Painless ruptured pyomyoma causing an abdominal abscess in a postmenopausal woman with abdominal hypoesthesia
Abstract Pyomyoma is a rare condition caused by an infection within a uterine leiomyoma. When ruptured, it can cause peritonitis with continuous abdominal pain, potentially leading to life‐threatening conditions. However, abdominal pain may be absent in patients with abdominal hypoesthesia. We report a case of painless ruptured pyomyoma causing an abdominal abscess in a 60‐year‐old woman with abdominal hypoesthesia. The patient with a T4‐level sensory deficit due to an acute disseminated encephalomyelitis sequela presented with persistent fever but no abdominal pain.

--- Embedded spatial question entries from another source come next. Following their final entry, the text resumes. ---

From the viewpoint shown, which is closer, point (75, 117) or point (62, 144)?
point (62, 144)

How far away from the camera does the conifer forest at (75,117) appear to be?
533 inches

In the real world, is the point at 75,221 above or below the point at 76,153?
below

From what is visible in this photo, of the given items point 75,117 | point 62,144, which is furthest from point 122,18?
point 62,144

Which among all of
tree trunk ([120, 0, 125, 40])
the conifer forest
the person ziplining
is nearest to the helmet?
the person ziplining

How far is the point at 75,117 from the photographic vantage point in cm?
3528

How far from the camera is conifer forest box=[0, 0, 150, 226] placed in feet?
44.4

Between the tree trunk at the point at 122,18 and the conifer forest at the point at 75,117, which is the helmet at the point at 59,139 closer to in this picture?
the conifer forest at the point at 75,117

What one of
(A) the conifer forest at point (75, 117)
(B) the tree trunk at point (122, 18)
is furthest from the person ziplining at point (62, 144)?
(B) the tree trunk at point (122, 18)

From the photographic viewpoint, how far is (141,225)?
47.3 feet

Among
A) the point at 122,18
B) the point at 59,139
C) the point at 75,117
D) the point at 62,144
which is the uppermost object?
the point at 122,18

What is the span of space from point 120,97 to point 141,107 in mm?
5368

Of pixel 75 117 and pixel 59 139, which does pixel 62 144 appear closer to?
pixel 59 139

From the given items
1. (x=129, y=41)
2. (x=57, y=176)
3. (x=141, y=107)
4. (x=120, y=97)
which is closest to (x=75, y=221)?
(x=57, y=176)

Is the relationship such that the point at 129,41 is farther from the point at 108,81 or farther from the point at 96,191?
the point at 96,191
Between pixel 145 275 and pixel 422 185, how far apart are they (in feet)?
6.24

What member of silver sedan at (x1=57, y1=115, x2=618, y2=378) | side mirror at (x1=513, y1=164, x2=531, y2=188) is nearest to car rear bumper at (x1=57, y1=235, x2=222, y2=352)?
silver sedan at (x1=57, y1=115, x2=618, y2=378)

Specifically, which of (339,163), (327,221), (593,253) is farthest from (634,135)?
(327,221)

She was initially diagnosed with appendicitis and received antibiotics; however, the inflammatory response and fever persisted. Further investigations revealed a ruptured pyomyoma forming an intra‐abdominal abscess. Additional antibiotic administration and extensive surgeries, including hysterectomy, bilateral salpingo‐oophorectomy, and ileocecal excision, resolved the severe peritonitis. The postoperative course was uneventful without any relapse. Lack of abdominal pain related to abdominal hypoesthesia can mask the severity of peritonitis.